Gut gemeint — eine politische Woche
von Carlo Eggeling am 28.09.2024
Meine Woche
Gut gemeint
Es ist gut gemeint, ein qualifizierter Mietspiegel gibt Sicherheit und verhindert überbordende Forderungen von Vermietern. Lüneburg hat sich so eine Regel gegeben, um "transparente und möglichst gerechte Wohnverhältnisse zu schaffen", das "ist uns ein wichtiges Anliegen. Der vorliegende Mietspiegel stellt einen bedeutenden Schritt in diese Richtung dar", heißt es im Vorwort zum Tabellenwerk.

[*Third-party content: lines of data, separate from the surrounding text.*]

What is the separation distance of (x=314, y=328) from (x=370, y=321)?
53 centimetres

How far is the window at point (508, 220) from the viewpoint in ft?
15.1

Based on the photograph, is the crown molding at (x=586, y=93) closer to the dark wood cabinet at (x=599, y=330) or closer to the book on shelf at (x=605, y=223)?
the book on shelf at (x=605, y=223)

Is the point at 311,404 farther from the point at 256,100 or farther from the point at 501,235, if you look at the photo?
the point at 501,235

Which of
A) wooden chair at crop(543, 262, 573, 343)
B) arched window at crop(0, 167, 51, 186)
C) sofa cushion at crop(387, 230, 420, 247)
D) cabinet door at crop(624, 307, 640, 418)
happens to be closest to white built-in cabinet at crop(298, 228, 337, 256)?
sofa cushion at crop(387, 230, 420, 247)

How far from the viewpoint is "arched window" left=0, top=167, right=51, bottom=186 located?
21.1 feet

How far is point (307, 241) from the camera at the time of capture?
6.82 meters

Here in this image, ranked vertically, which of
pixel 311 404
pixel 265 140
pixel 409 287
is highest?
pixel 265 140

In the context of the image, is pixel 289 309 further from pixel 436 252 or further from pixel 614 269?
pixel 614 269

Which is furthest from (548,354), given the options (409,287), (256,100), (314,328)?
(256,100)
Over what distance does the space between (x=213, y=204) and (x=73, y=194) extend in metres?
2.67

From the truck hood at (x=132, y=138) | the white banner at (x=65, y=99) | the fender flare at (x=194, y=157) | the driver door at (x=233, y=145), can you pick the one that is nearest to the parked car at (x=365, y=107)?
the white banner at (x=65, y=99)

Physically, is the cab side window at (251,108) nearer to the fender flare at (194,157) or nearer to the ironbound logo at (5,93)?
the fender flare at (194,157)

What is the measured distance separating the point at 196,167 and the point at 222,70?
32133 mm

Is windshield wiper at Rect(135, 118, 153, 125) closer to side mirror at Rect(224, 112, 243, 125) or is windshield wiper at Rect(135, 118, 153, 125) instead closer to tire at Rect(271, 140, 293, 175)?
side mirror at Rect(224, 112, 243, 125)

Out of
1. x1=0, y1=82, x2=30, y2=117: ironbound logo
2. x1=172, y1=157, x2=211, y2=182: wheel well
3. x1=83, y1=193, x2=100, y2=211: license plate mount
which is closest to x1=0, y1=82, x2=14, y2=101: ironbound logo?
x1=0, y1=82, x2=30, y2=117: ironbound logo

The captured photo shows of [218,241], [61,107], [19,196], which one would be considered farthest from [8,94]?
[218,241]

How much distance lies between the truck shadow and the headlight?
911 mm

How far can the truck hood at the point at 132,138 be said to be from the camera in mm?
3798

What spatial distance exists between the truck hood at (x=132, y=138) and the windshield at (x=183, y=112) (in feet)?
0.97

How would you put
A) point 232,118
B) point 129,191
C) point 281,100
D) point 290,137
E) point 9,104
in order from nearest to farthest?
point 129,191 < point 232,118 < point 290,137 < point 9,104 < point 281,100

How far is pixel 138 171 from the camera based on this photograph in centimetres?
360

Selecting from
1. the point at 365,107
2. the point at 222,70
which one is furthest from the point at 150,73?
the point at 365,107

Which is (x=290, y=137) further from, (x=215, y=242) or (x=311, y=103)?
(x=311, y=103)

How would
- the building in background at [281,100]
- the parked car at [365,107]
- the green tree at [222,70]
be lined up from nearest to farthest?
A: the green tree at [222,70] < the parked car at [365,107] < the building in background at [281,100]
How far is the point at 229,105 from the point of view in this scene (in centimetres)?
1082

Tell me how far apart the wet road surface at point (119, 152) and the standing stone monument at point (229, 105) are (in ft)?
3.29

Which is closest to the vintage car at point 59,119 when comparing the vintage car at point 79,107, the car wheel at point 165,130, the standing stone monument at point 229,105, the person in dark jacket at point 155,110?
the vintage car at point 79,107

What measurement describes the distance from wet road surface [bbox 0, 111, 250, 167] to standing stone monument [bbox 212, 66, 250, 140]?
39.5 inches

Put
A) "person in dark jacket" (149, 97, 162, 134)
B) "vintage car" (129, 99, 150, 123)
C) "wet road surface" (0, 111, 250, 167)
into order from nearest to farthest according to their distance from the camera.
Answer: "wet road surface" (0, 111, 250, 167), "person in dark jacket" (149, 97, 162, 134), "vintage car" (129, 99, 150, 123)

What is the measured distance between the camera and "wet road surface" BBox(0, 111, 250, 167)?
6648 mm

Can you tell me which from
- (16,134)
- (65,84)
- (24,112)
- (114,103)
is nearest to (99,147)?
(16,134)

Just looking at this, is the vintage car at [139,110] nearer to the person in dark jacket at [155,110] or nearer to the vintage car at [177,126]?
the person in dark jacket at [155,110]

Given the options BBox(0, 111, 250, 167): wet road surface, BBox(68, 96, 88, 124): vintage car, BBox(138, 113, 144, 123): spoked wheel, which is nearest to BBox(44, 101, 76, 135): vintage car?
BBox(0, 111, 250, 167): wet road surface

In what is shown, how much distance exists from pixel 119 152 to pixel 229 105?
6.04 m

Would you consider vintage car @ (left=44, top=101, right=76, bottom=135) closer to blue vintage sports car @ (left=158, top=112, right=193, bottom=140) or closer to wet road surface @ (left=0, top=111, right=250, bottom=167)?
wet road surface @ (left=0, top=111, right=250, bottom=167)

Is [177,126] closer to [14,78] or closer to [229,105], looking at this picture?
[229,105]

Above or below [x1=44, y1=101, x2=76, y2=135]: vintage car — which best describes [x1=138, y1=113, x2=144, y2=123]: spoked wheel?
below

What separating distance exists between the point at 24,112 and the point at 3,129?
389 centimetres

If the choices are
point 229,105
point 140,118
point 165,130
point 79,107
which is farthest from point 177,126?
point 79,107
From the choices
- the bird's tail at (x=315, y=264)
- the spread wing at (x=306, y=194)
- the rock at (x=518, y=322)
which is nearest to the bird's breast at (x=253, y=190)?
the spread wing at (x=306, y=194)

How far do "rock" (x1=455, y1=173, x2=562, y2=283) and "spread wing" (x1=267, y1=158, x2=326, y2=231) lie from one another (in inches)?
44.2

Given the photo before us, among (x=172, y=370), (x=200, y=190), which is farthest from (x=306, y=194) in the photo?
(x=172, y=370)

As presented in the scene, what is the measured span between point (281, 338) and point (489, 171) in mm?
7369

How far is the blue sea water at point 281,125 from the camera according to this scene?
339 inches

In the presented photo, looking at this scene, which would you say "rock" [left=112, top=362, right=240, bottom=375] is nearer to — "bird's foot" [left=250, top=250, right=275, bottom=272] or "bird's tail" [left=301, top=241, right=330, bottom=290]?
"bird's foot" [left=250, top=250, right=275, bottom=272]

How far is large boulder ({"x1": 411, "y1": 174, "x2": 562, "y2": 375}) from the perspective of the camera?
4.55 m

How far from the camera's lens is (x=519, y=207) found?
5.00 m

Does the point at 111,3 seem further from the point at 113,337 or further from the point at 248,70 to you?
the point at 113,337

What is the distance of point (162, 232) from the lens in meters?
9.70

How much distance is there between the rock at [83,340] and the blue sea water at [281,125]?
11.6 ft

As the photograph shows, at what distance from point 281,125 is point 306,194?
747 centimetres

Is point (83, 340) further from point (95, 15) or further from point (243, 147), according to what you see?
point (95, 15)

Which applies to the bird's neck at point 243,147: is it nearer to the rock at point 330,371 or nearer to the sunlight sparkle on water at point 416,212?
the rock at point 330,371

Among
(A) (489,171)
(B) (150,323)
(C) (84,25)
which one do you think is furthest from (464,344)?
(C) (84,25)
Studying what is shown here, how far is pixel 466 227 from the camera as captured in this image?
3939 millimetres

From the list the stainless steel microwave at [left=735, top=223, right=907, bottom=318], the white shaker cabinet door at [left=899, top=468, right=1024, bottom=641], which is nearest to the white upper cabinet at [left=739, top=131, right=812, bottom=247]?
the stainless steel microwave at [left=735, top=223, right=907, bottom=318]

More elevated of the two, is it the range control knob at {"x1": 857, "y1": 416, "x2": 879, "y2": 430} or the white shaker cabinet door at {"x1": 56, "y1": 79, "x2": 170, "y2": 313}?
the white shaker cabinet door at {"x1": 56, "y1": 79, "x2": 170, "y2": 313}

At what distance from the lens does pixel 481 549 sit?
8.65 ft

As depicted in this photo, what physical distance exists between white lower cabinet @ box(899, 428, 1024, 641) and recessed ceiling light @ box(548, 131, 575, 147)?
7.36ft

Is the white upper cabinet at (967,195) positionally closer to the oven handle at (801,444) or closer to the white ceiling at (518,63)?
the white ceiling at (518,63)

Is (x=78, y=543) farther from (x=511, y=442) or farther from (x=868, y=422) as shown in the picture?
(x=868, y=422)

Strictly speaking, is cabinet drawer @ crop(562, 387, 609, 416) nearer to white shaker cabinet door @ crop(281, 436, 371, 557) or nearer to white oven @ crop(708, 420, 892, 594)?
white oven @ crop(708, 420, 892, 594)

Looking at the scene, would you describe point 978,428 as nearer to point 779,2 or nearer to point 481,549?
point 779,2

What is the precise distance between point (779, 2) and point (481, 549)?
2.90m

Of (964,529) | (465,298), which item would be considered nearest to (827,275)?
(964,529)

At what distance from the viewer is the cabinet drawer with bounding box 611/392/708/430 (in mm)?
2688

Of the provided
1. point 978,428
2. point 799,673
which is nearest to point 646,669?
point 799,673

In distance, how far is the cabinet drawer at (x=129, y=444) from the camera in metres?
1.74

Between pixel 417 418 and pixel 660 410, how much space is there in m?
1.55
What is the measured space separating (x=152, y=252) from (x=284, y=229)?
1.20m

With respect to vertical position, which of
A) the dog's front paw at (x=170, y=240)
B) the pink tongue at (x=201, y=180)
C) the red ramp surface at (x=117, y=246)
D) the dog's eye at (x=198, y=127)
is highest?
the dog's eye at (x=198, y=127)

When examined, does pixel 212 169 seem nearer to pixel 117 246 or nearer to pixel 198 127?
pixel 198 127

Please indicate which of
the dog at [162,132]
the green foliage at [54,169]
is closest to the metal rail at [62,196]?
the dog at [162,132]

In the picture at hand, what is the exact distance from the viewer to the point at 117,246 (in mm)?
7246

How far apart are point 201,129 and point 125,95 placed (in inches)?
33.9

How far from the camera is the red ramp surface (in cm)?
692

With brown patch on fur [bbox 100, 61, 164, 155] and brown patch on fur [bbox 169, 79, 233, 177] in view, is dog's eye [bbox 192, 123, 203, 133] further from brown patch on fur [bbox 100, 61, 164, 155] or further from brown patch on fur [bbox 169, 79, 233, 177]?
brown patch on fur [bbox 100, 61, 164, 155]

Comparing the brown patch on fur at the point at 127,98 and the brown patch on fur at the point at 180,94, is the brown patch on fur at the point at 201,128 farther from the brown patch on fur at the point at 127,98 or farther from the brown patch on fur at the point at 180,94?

Bedeutend. Finde ich auch. Mein Vermieter hat die Miete um rund ein Fünftel erhöht, weil er bislang unter der ortsüblichen Vergleichsmiete lag, wie er schreibt. Da das Unternehmen eine Menge Wohnungen besitzt beziehungsweise verwaltet, dürften Hunderte ein ähnliches Schreiben erhalten haben. Ich würde sagen, die soziale Idee hat voll gegriffen. Also für den Vermieter. Aber ist schon ok, er hat in all den Jahren bei mir nicht erhöht.
Das Modell Bessere Welt erinnert ein bisschen an die Linke, die vor ein paar Jahren kommunale Stadtwerke forderte und zur Diskussion einlud. Den Witz hat mir ein Gewerkschafter erzählt. Flammende Rede des Genossen: Das sei super für die Beschäftigten, sie würden künftig nach dem Tarif des öffentlichen Dienstes bezahlt. Die Kollegen haben laut gelacht: "Dann würden wir ein Viertel weniger verdienen als heute." Wollten die Werktätigen nicht. So kann's gehen. Gut gemeint, ist nicht gut gemacht.
Bei gut gemacht gibt es einen, bei dem das infrage steht. Dietmar Woidke hat im Landtagswahlkampf alles riskiert: Wählt meine Partei, wenn ihr mich als Ministerpräsidenten in Brandenburg haben wollt, sonst trete ich ab. Mutig. Haben viele Menschen gemacht, der befürchtete AfD-Sieg fiel aus. Nun kassiert der Sozialdemokrat Prügel, weil es mit der Regierungsbildung schwierig ist. Letztlich habe er schuld, dass die Grünen es nicht in den Landtag geschafft haben, von der Splitterpartei FDP und anderen ganz zu schweigen.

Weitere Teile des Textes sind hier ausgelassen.